In fact, the environmental opportunity here is just extraordinary. There’s a huge amountof time and effort being invested in this woodland, and there’s a huge amount of value here in terms of learning and education.
Tom: What needs to happen here now, and how can this woodland maintain its vibrancy?
Gabriel: This wood is owned by Earth Trust. They don’t have their own forestry team but they’re right next door to the Sylva Foundation, who I work for, and we realised that we could help each other.
The Woodland Tax funding enables us to come and help “read the woodland.” We can understand what’s growing, and where, and why, in a very silvicultural sense.
The Sylva Foundation is an environmental charity helping trees and people grow together. Part of this work is using an online platform to help woodland owners manage their woodlands. But we don’t own much woodland.
Earth Trust owns quite a large area of land, with lots of different woodland compartments. So, if we work together – our forestry expertise with their land, our research interests and their advocacy experience – we can create a really powerful project.

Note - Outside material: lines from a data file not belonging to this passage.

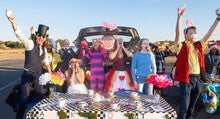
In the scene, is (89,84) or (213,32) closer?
(213,32)

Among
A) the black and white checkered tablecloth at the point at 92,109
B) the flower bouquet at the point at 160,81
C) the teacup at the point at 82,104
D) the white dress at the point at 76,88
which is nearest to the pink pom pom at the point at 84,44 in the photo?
the white dress at the point at 76,88

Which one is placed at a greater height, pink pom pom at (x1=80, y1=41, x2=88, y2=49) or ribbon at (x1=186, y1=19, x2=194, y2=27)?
ribbon at (x1=186, y1=19, x2=194, y2=27)

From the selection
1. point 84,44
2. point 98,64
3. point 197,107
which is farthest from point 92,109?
point 84,44

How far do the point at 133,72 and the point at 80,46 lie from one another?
2.47 m

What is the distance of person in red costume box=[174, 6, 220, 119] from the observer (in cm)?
654

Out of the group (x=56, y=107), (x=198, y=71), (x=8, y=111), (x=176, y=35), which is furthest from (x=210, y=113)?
(x=8, y=111)

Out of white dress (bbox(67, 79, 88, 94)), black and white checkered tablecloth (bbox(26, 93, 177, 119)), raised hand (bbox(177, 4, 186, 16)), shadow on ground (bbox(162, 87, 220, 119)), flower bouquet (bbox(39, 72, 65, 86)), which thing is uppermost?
raised hand (bbox(177, 4, 186, 16))

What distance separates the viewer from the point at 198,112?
8.96m

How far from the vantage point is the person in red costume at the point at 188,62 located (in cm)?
654

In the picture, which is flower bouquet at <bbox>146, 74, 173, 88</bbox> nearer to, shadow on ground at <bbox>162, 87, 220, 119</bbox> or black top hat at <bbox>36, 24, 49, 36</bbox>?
black top hat at <bbox>36, 24, 49, 36</bbox>

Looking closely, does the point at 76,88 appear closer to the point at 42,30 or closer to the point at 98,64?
the point at 42,30

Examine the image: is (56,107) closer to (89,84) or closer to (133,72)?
(133,72)

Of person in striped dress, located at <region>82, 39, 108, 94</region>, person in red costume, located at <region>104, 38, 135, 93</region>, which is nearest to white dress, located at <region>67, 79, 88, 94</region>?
person in red costume, located at <region>104, 38, 135, 93</region>

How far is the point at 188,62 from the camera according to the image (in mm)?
6598
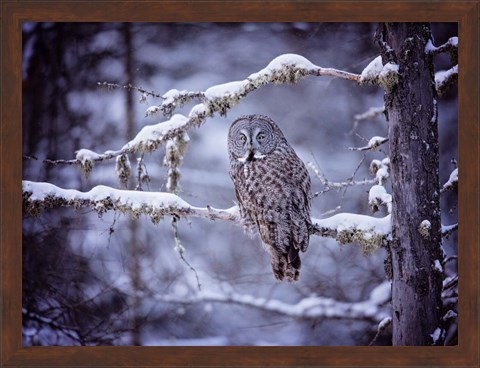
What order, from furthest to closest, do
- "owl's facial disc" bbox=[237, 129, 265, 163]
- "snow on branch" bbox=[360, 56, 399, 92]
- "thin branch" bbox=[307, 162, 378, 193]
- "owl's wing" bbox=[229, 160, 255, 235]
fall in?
1. "thin branch" bbox=[307, 162, 378, 193]
2. "owl's facial disc" bbox=[237, 129, 265, 163]
3. "owl's wing" bbox=[229, 160, 255, 235]
4. "snow on branch" bbox=[360, 56, 399, 92]

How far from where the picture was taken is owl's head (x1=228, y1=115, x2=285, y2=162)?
8.77 feet

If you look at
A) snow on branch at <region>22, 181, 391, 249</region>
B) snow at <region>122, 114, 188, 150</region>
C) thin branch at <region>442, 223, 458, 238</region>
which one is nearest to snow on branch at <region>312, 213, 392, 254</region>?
snow on branch at <region>22, 181, 391, 249</region>

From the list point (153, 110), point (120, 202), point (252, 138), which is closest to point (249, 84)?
point (252, 138)

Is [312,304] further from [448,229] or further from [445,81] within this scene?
[445,81]

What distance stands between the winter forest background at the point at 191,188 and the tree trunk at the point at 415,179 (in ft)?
0.78

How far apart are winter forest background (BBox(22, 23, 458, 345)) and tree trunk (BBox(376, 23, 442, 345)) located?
24cm

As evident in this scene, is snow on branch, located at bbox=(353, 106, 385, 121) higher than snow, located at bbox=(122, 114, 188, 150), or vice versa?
snow on branch, located at bbox=(353, 106, 385, 121)

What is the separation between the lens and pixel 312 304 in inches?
130

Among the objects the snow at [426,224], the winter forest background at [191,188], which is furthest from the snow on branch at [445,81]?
the snow at [426,224]

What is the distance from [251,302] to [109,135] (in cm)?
141

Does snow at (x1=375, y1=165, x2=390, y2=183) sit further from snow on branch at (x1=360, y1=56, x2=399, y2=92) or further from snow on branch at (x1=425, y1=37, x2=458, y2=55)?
snow on branch at (x1=425, y1=37, x2=458, y2=55)

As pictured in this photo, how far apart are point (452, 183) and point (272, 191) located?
0.93 m

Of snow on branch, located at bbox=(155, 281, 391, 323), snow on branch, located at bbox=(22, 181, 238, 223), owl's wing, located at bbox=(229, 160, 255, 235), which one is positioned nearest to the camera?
snow on branch, located at bbox=(22, 181, 238, 223)

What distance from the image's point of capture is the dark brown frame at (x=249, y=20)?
7.63 feet
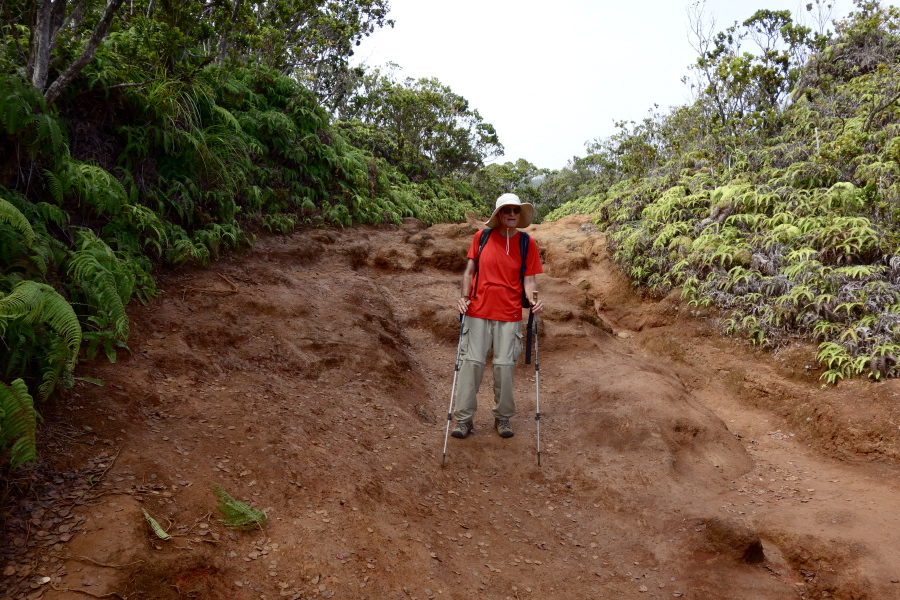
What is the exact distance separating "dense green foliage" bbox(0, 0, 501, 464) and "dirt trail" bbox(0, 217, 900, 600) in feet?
1.89

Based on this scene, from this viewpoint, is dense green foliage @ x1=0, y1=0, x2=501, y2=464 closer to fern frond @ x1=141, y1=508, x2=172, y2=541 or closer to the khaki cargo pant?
fern frond @ x1=141, y1=508, x2=172, y2=541

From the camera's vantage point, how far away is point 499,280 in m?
5.86

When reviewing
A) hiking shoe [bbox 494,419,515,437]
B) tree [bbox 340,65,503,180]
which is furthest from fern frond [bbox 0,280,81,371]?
tree [bbox 340,65,503,180]

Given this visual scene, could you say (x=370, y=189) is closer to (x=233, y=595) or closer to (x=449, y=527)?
(x=449, y=527)

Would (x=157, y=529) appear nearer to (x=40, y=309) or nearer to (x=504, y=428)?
(x=40, y=309)

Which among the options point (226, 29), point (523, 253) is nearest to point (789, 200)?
point (523, 253)

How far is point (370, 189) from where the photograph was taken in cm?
1541

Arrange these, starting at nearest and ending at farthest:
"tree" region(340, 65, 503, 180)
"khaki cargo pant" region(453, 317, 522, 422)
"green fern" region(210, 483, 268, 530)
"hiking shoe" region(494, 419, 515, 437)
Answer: "green fern" region(210, 483, 268, 530)
"khaki cargo pant" region(453, 317, 522, 422)
"hiking shoe" region(494, 419, 515, 437)
"tree" region(340, 65, 503, 180)

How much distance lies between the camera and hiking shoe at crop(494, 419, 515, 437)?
19.9 feet

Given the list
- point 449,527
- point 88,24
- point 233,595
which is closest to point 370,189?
point 88,24

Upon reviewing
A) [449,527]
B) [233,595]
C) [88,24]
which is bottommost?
[449,527]

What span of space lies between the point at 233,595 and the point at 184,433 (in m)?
1.64

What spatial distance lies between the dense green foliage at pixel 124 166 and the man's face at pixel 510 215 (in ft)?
12.3

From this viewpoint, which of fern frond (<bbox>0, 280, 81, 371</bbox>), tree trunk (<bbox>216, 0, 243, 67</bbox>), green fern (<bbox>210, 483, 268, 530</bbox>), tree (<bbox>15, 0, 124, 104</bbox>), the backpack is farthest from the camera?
tree trunk (<bbox>216, 0, 243, 67</bbox>)
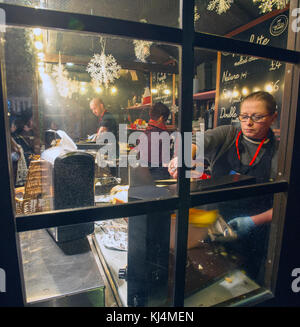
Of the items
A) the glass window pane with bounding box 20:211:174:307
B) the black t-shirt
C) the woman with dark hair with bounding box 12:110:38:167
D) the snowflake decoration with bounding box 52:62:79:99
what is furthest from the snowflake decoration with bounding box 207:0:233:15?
the glass window pane with bounding box 20:211:174:307

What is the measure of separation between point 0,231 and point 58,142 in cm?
50

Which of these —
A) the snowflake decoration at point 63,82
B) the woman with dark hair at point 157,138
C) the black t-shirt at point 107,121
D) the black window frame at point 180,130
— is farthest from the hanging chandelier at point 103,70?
the black window frame at point 180,130

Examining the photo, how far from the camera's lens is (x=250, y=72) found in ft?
5.82

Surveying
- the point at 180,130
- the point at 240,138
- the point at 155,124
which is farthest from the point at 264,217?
the point at 155,124

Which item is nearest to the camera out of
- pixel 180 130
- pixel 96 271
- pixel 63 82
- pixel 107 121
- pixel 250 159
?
pixel 180 130

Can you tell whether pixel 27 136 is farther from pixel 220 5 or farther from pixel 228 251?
pixel 220 5

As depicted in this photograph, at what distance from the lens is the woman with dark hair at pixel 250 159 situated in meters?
0.93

When I heard that the 1% Woodland Tax was offering grants to help woodlands thrive, I jumped at the opportunity.
With this funding we can establish a mapping project working with Earth Trust. We can work with them, and other research partners, to build on a research layer which is quite complex.
This means we can show how to manage a particular compartment not only silviculturally, but also in order to support research. It also ensures that we don’t fell a provenance or a progeny that we shouldn’t!
Tom: Can you tell us more about your plans for this amazing place?
Gabriel: Absolutely. So what we’ll be doing is helping draw up a management plan. It will be a UK Forestry Standard management plan that will help them bring in a contractor to do the work that’s necessary, while ensuring the research here is fully embedded in that plan. Hopefully, longer term, it will help Earth Trust to take this woodland to another level.
The real potential here is to use this for advocacy to explain and help raise the profile of resilience and of adaptation. It will highlight how to plant and manage woodlands to help society and nature, while also adapting to climate change.
That’s ultimately the potential here exemplified by some of the things we can see around us today.
Tom: It’s really exciting and I hope you’ll have us back in a few years to see the progress.
Gabriel: I hope so. Maybe in another 10 years Vastern will buy some hardwood timber that’s come out of this site. Maybe some of the cherry and perhaps a few oak trees. That would be amazing, wouldn’t it?
Many thanks to Gabriel for showing us around Paradise Wood.